= AIM =
Rewrite the data below with every "meatball" changed to "dumpling" and everything else left as it is. Omit the pictures from your answer.

= GIVEN INFORMATION =
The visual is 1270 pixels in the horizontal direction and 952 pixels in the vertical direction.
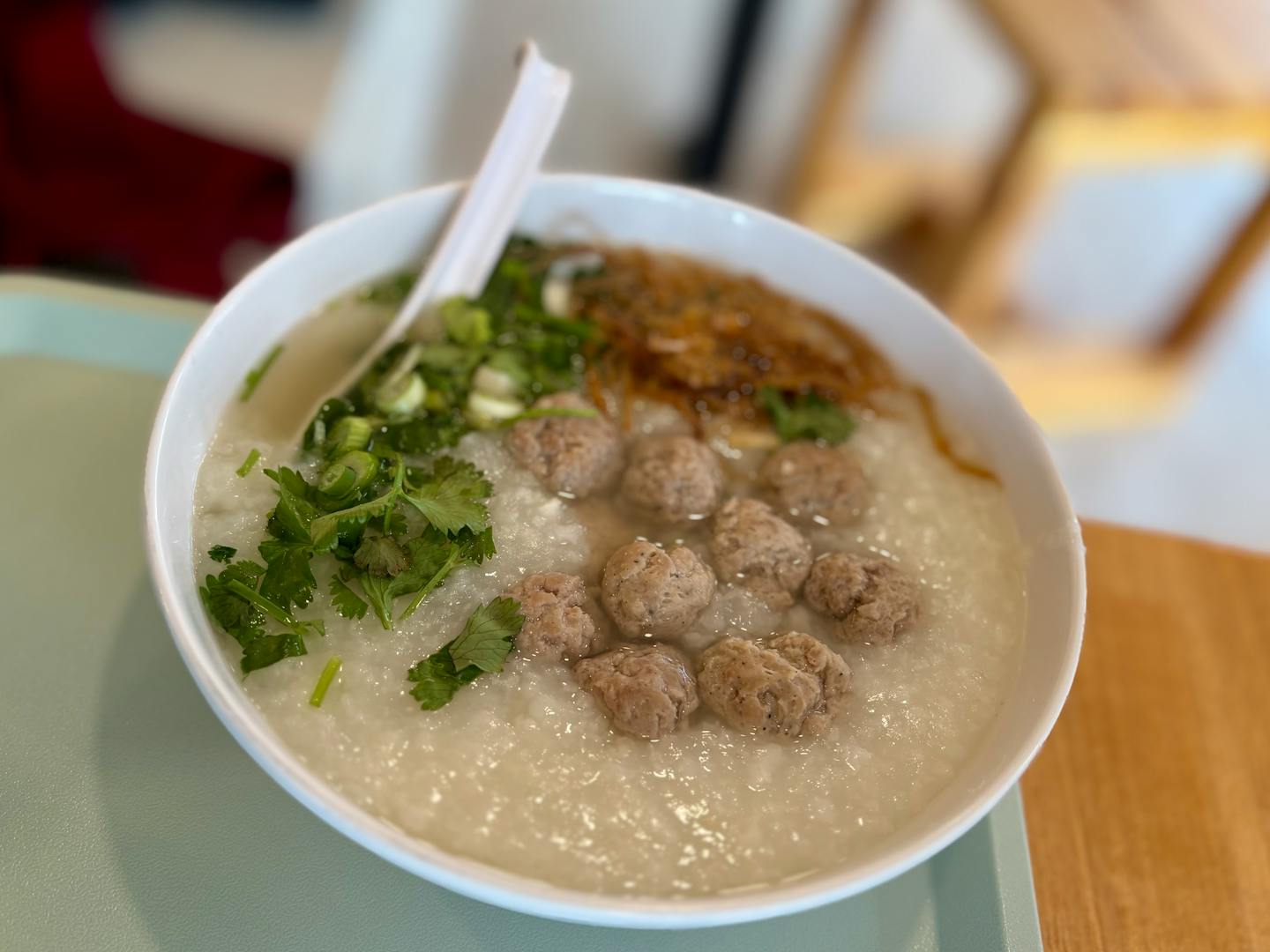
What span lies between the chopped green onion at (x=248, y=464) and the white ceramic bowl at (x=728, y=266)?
0.13 feet

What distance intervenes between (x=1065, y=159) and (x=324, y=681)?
6.23 ft

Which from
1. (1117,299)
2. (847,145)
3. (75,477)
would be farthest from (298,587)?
(1117,299)

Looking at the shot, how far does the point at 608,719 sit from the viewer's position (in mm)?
917

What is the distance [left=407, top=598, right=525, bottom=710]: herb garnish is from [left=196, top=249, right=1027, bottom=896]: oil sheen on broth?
2cm

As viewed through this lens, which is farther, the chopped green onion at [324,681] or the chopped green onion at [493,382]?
the chopped green onion at [493,382]

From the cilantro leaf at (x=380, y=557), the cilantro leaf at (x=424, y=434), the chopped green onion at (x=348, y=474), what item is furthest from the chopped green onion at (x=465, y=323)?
the cilantro leaf at (x=380, y=557)

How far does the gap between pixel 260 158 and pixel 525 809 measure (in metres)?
1.68

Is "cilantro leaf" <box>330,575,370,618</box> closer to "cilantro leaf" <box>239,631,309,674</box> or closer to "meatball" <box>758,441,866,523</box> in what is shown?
"cilantro leaf" <box>239,631,309,674</box>

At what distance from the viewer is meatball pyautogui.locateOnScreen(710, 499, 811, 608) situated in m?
1.04

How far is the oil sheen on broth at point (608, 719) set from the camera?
0.84 meters

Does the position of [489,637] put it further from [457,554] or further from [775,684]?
[775,684]

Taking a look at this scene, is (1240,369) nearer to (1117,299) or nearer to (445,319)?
(1117,299)

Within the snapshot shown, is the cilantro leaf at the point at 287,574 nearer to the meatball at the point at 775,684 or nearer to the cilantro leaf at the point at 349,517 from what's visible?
the cilantro leaf at the point at 349,517

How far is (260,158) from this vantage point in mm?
2090
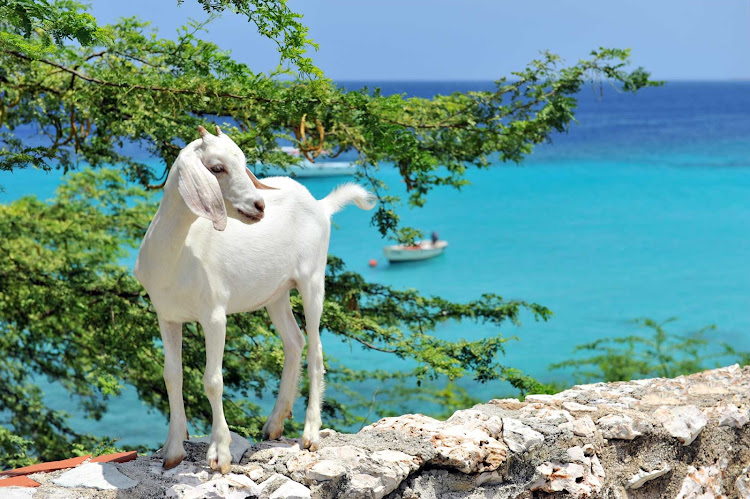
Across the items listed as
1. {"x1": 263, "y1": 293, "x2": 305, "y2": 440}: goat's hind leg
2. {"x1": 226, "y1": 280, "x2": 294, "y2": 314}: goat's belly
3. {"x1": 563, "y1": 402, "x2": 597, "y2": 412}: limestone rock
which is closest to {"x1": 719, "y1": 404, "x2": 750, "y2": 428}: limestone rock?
{"x1": 563, "y1": 402, "x2": 597, "y2": 412}: limestone rock

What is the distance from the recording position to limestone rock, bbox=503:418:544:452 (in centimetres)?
429

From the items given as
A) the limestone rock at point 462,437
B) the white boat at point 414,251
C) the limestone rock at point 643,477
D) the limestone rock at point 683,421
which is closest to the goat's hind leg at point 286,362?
the limestone rock at point 462,437

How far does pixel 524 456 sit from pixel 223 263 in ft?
6.25

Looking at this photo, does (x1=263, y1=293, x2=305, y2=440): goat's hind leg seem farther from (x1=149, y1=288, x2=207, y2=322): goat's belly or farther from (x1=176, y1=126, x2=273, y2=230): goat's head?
(x1=176, y1=126, x2=273, y2=230): goat's head

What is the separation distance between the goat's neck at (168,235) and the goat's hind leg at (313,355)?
0.80 meters

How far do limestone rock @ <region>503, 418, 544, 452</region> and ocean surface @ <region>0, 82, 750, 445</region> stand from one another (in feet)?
25.3

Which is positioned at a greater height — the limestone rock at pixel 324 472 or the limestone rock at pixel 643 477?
the limestone rock at pixel 324 472

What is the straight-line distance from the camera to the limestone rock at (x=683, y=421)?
4730mm

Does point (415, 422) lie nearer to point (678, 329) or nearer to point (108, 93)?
point (108, 93)

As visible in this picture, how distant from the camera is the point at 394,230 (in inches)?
277

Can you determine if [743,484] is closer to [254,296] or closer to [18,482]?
[254,296]

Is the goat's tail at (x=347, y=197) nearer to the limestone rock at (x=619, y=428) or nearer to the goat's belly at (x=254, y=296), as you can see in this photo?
the goat's belly at (x=254, y=296)

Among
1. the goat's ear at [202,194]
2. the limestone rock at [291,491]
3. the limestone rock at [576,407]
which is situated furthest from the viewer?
the limestone rock at [576,407]

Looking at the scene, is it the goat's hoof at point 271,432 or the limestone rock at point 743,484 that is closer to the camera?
the goat's hoof at point 271,432
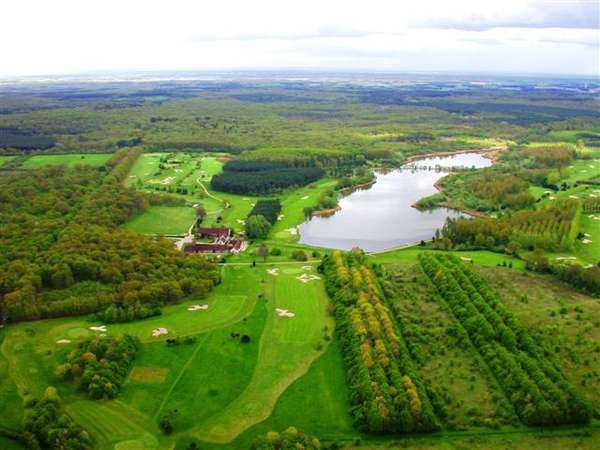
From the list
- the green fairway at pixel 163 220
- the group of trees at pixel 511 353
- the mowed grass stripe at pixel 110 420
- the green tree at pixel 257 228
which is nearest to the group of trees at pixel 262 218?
the green tree at pixel 257 228

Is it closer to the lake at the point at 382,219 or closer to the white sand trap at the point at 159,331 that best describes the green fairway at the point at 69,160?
the lake at the point at 382,219

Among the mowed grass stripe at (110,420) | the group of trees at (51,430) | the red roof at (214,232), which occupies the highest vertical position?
the group of trees at (51,430)

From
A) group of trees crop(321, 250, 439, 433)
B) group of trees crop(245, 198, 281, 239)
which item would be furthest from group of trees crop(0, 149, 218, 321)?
group of trees crop(321, 250, 439, 433)

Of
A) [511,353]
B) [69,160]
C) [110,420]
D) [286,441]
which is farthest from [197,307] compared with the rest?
[69,160]

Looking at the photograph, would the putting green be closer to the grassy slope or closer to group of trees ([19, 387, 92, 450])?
group of trees ([19, 387, 92, 450])

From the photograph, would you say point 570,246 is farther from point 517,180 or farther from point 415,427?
point 415,427
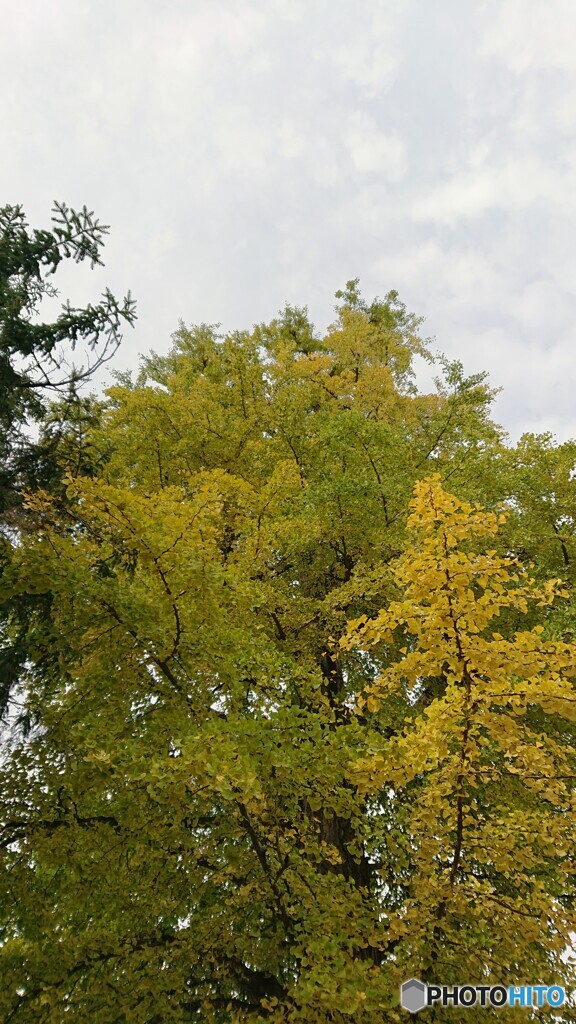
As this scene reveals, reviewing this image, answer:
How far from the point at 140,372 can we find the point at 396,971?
39.9 ft

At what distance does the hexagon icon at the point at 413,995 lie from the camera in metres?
2.91

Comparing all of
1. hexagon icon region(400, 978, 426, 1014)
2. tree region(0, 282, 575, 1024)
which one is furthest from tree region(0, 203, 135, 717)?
hexagon icon region(400, 978, 426, 1014)

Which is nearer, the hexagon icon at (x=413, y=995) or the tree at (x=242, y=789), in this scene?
the tree at (x=242, y=789)

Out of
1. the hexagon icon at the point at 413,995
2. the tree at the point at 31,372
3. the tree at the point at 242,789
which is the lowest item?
the hexagon icon at the point at 413,995

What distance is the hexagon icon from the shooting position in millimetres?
2914

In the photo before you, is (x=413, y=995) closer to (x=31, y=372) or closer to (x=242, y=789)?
(x=242, y=789)

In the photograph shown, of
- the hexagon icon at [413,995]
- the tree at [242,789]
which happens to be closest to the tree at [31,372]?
the tree at [242,789]

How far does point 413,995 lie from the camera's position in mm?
2990

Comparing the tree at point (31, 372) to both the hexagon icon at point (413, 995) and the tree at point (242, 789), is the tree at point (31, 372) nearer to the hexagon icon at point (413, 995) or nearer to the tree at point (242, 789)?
the tree at point (242, 789)

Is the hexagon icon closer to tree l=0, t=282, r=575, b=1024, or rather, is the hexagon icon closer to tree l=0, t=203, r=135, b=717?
tree l=0, t=282, r=575, b=1024

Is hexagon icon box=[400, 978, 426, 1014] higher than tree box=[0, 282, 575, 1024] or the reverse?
the reverse

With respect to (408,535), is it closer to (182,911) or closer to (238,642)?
(238,642)

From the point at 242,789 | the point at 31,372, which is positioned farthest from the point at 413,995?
the point at 31,372

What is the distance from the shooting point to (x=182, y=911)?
371cm
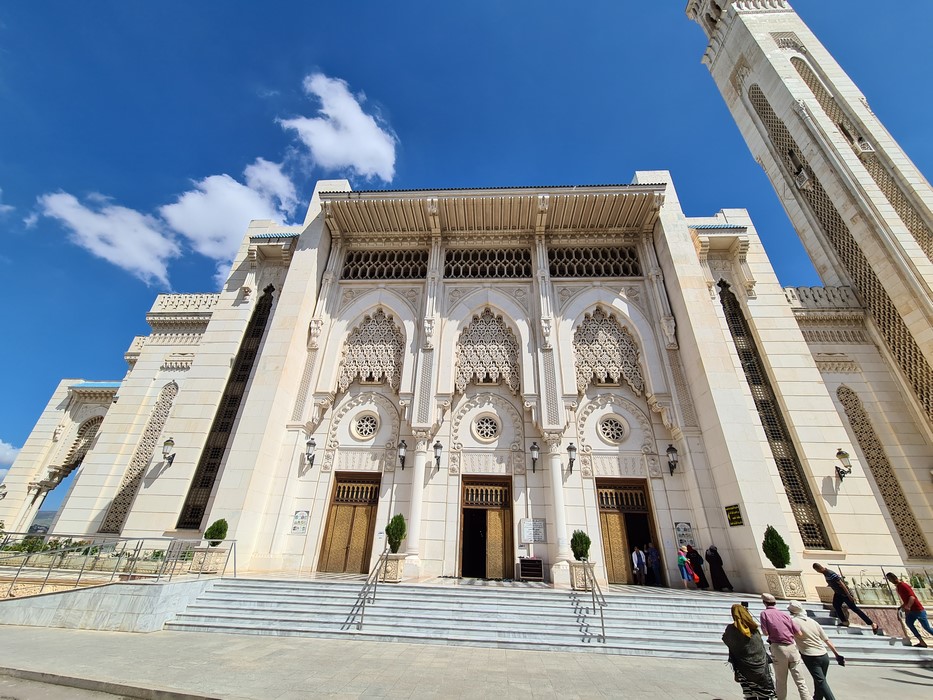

= SOLVED EXERCISE =
The visual is 1270 pixels in the horizontal direction and 952 pixels in the vertical direction.
What span lies between the chopped green onion at (x=248, y=464) and the white ceramic bowl at (x=728, y=266)?
0.13 feet

What distance intervenes between (x=1065, y=159) and (x=324, y=681)?
6.23 ft

Which from
1. (1117,299)
2. (847,145)
3. (75,477)
would be farthest from (298,587)?
(1117,299)

Looking at the shot, how far does the point at 608,719 sit from the viewer's position (in mm)?
917

What is the distance [left=407, top=598, right=525, bottom=710]: herb garnish is from [left=196, top=249, right=1027, bottom=896]: oil sheen on broth?
2cm

As viewed through this lens, which is farther, the chopped green onion at [324,681] or the chopped green onion at [493,382]?
the chopped green onion at [493,382]

From the cilantro leaf at (x=380, y=557), the cilantro leaf at (x=424, y=434), the chopped green onion at (x=348, y=474), what item is furthest from the chopped green onion at (x=465, y=323)?
the cilantro leaf at (x=380, y=557)

How far does the gap between pixel 260 158 and pixel 525 809 measure (in metres)?
1.68

Is "cilantro leaf" <box>330,575,370,618</box> closer to "cilantro leaf" <box>239,631,309,674</box> or closer to "dumpling" <box>758,441,866,523</box> in what is shown?
"cilantro leaf" <box>239,631,309,674</box>

At what distance from the viewer is dumpling pyautogui.locateOnScreen(710, 499, 811, 608) situated in m?
1.04

How far is the oil sheen on broth at point (608, 719) set from the camera?
0.84 meters

Does the position of [489,637] put it further from [457,554] or further from [775,684]?
[775,684]

Taking a look at this scene, is (1240,369) nearer to (1117,299) or nearer to (445,319)?
(1117,299)

Within the snapshot shown, is the cilantro leaf at the point at 287,574 nearer to the dumpling at the point at 775,684 or nearer to the cilantro leaf at the point at 349,517 from what's visible?
the cilantro leaf at the point at 349,517

How far is (260,158) from this vantage point in mm?
2090
Across the items listed as
1. {"x1": 263, "y1": 293, "x2": 305, "y2": 440}: goat's hind leg
2. {"x1": 226, "y1": 280, "x2": 294, "y2": 314}: goat's belly
3. {"x1": 563, "y1": 402, "x2": 597, "y2": 412}: limestone rock
which is closest to {"x1": 719, "y1": 404, "x2": 750, "y2": 428}: limestone rock?
{"x1": 563, "y1": 402, "x2": 597, "y2": 412}: limestone rock

What is the distance from the recording position to limestone rock, bbox=503:418:544:452 (in centimetres)?
429

From the items given as
A) the limestone rock at point 462,437
B) the white boat at point 414,251
C) the limestone rock at point 643,477
D) the limestone rock at point 683,421
which is closest to the goat's hind leg at point 286,362?
the limestone rock at point 462,437

How far does pixel 524 456 sit from pixel 223 263 in ft?
6.25

Looking at this photo, does (x1=263, y1=293, x2=305, y2=440): goat's hind leg seem farther from (x1=149, y1=288, x2=207, y2=322): goat's belly or farther from (x1=176, y1=126, x2=273, y2=230): goat's head?
(x1=176, y1=126, x2=273, y2=230): goat's head

What is the separation distance between the goat's neck at (168,235) and the goat's hind leg at (313,355)?
0.80 meters

How far do limestone rock @ <region>503, 418, 544, 452</region> and ocean surface @ <region>0, 82, 750, 445</region> stand from one another (in feet)?
25.3

Which is positioned at a greater height — the limestone rock at pixel 324 472 or the limestone rock at pixel 643 477?
the limestone rock at pixel 324 472

What is the straight-line distance from the camera to the limestone rock at (x=683, y=421)?
4730mm

Does point (415, 422) lie nearer to point (678, 329) or nearer to point (108, 93)?
point (108, 93)

As visible in this picture, how distant from the camera is the point at 394,230 (in inches)?
277

Can you determine if [743,484] is closer to [254,296] or closer to [18,482]?
[254,296]

Is the goat's tail at (x=347, y=197) nearer to the limestone rock at (x=619, y=428) or nearer to the goat's belly at (x=254, y=296), as you can see in this photo?
the goat's belly at (x=254, y=296)

Among
1. the goat's ear at [202,194]
2. the limestone rock at [291,491]
3. the limestone rock at [576,407]
which is situated furthest from the viewer?
the limestone rock at [576,407]

Looking at the scene, is it the goat's hoof at point 271,432 or the limestone rock at point 743,484 that is closer to the camera?
the goat's hoof at point 271,432
From the list
- the green fairway at pixel 163 220
- the group of trees at pixel 511 353
- the mowed grass stripe at pixel 110 420
- the green tree at pixel 257 228
which is nearest to the group of trees at pixel 262 218?
the green tree at pixel 257 228

Is it closer to the lake at the point at 382,219 or closer to the white sand trap at the point at 159,331 that best describes the green fairway at the point at 69,160?
the lake at the point at 382,219

Among the mowed grass stripe at (110,420) | the group of trees at (51,430) | the red roof at (214,232), which occupies the highest vertical position?
the group of trees at (51,430)

From
A) group of trees crop(321, 250, 439, 433)
B) group of trees crop(245, 198, 281, 239)
which item would be furthest from group of trees crop(0, 149, 218, 321)?
group of trees crop(321, 250, 439, 433)

Of
A) [511,353]
B) [69,160]
C) [110,420]
D) [286,441]
which is farthest from [197,307] compared with the rest?
[69,160]

Looking at the photograph, would the putting green be closer to the grassy slope or closer to group of trees ([19, 387, 92, 450])?
group of trees ([19, 387, 92, 450])

From the photograph, would you say point 570,246 is farther from point 517,180 or farther from point 415,427?
point 415,427
As this scene reveals, reviewing this image, answer:
How far from the point at 140,372 can we find the point at 396,971?
39.9 ft

At what distance does the hexagon icon at the point at 413,995 lie from the camera in metres?
2.91

Comparing all of
1. hexagon icon region(400, 978, 426, 1014)
2. tree region(0, 282, 575, 1024)
which one is furthest from tree region(0, 203, 135, 717)?
hexagon icon region(400, 978, 426, 1014)

Which is nearer, the hexagon icon at (x=413, y=995) or the tree at (x=242, y=789), in this scene?
the tree at (x=242, y=789)

Out of
1. the hexagon icon at the point at 413,995
2. the tree at the point at 31,372
3. the tree at the point at 242,789
which is the lowest item?
the hexagon icon at the point at 413,995

What distance is the hexagon icon from the shooting position in millimetres?
2914

In the photo before you, is (x=413, y=995) closer to (x=31, y=372) or closer to (x=242, y=789)?
(x=242, y=789)

In the photograph shown, of
- the hexagon icon at [413,995]
- the tree at [242,789]
which happens to be closest to the tree at [31,372]?
the tree at [242,789]

How far does point 413,995 lie from the camera's position in mm?
2990

Comparing the tree at point (31, 372) to both the hexagon icon at point (413, 995) and the tree at point (242, 789), is the tree at point (31, 372) nearer to the hexagon icon at point (413, 995) or nearer to the tree at point (242, 789)?
the tree at point (242, 789)

Is the hexagon icon closer to tree l=0, t=282, r=575, b=1024, or rather, is the hexagon icon closer to tree l=0, t=203, r=135, b=717?
tree l=0, t=282, r=575, b=1024

Is hexagon icon box=[400, 978, 426, 1014] higher than tree box=[0, 282, 575, 1024] or the reverse?
the reverse

With respect to (408,535), is it closer to (182,911) or closer to (238,642)?
(238,642)

From the point at 242,789 | the point at 31,372, which is positioned farthest from the point at 413,995?
the point at 31,372

What is the distance from the shooting point to (x=182, y=911)?
371cm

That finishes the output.